Trauma patients have greater chance of survival on weekends

Patients who have been injured in car or bike crashes, shot or stabbed, or suffered other traumas are more likely to live if they arrived at the hospital on the weekend--rather than during the week, concludes a new University of Pennsylvania School of Medicine study.

The researchers said their findings also show that trauma patients who were admitted to a hospital on weeknights were no more likely to die than those who presented during the day. This contrasts with previous studies showing a so‑called "weekend effect" in which patients with emergent illnesses--such as heart attacks and strokes--fared worse when they're hospitalized at night or on weekends, according to the study published in the March 21 Archives of Surgery.

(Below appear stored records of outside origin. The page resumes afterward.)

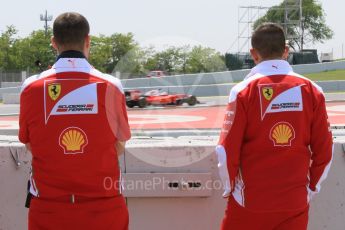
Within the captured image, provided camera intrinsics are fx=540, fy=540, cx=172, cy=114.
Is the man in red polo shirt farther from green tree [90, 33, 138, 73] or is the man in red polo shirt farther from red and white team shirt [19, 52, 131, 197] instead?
green tree [90, 33, 138, 73]

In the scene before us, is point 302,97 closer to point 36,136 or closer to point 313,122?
point 313,122

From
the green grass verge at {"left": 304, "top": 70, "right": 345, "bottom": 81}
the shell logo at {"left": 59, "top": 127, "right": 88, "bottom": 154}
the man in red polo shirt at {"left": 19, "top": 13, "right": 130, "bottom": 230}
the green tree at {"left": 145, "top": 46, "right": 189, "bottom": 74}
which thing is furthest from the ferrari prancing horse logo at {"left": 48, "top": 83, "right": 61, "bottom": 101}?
the green grass verge at {"left": 304, "top": 70, "right": 345, "bottom": 81}

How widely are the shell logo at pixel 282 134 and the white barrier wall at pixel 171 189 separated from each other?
81 cm

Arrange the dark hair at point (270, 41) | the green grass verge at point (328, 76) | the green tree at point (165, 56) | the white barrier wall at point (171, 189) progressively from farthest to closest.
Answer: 1. the green grass verge at point (328, 76)
2. the green tree at point (165, 56)
3. the white barrier wall at point (171, 189)
4. the dark hair at point (270, 41)

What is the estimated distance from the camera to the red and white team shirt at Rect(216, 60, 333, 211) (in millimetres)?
2512

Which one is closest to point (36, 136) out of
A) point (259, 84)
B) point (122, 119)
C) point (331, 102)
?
point (122, 119)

Trauma systems have been designed to "maximize rapid access to trauma care, and our results show that the system also offers special protection for patients injured during periods that are known to be connected to worse outcomes among patients with time‑sensitive illnesses," said lead author Brendan Carr, MD, MS, an assistant professor in the departments of emergency medicine and biostatistics and epidemiology.

The study also revealed that both weeknight and weekend hospital admissions were associated with longer intensive care unit stays. The researchers suggested this may involve hospital factors not necessarily related to a patient's condition, including greater bed availability because fewer elective admissions and surgeries occur on weekends.